Methods 544 eligible patients were enrolled in the retrospective study and randomly divided into training cohort (n=381) and validation cohort (n=163). The regions of interest (ROIs) of tumor is delineated, then the corresponding texture parameters are extracted. The texture parameters were selected by using the least absolute shrinkage and selection operator (LASSO) Cox model in training cohort, and the radiomics score (Rad-score) was generated. According to the cut-off value of the Rad-score calculated by the receiver operating characteristic (ROC) curve, the patients were divided into high-risk group and low-risk group. The prognosis of the two groups was compared and validated in the validation cohort. Univariate and multivariable analyses by COX proportional hazard regression model were used to select the prognostic factors of overall survival (OS). The radiomics nomogram for OS were established based on the radiomics signature and clinicopathological factors. The Concordance index (C-index), calibration plot and decision curve analysis (DCA) were used to evaluate the performance of the radiomics nomogram.
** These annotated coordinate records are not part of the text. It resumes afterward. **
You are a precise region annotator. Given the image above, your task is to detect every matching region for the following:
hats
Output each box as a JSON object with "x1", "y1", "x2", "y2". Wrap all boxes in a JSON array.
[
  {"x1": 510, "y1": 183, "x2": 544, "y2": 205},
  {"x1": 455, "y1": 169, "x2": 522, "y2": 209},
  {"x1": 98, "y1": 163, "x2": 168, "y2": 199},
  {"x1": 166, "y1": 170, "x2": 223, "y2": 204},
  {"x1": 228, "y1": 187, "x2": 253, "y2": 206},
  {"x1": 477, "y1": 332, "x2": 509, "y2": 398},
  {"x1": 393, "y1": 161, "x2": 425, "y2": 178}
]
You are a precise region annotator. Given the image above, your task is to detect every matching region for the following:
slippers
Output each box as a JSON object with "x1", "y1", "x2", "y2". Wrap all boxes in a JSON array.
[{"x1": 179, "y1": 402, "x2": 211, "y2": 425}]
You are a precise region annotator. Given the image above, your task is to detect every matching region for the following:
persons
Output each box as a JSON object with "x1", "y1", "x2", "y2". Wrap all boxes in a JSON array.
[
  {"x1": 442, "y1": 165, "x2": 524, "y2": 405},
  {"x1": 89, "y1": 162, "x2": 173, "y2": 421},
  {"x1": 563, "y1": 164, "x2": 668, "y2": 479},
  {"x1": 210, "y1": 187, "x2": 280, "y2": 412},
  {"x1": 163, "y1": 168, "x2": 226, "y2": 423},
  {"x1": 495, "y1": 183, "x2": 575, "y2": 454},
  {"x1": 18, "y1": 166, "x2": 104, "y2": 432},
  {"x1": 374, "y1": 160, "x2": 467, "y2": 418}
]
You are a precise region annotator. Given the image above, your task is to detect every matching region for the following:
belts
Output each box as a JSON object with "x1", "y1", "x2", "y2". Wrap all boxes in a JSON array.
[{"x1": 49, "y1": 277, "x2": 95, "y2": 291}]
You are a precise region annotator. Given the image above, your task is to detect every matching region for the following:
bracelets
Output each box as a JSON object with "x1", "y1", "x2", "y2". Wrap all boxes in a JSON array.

Result 7 texture parameters associated with OS were selected in the training, and the radiomics signature was formulated based on the texture parameters. The patients were divided into high-risk group and low-risk group by the cut-off values of the Rad-score of OS. The 1-, 3- and 5-year OS rate was 71.0%, 45.5% and 35.5% in the high-risk group, respectively, and 91.7%, 82.1% and 78.7%, in the low-risk group, respectively, with significant difference (P <0.001). COX regression model found that Rad-score was an independent prognostic factor of OS. In addition, the radiomics nomogram was developed based on five variables: α‐fetoprotein (AFP), platelet lymphocyte ratio (PLR), largest tumor size, microvascular invasion (MVI) and Rad-score. The nomograms displayed good accuracy in predicting OS (C-index=0.747) in the training cohort and was confirmed in the validation cohort (C-index=0.777). The calibration plots also showed an excellent agreement between the actual and predicted survival probabilities. The DAC indicated that the radiomics nomogram showed better clinical usefulness than the clinicopathologic nomogram.
Conclusion The radiomics signature is potential biomarkers of the prognosis of HCC after hepatectomy. Radiomics nomogram that integrated radiomics signature can provide more accurate estimate of OS for patients with HCC after hepatectomy.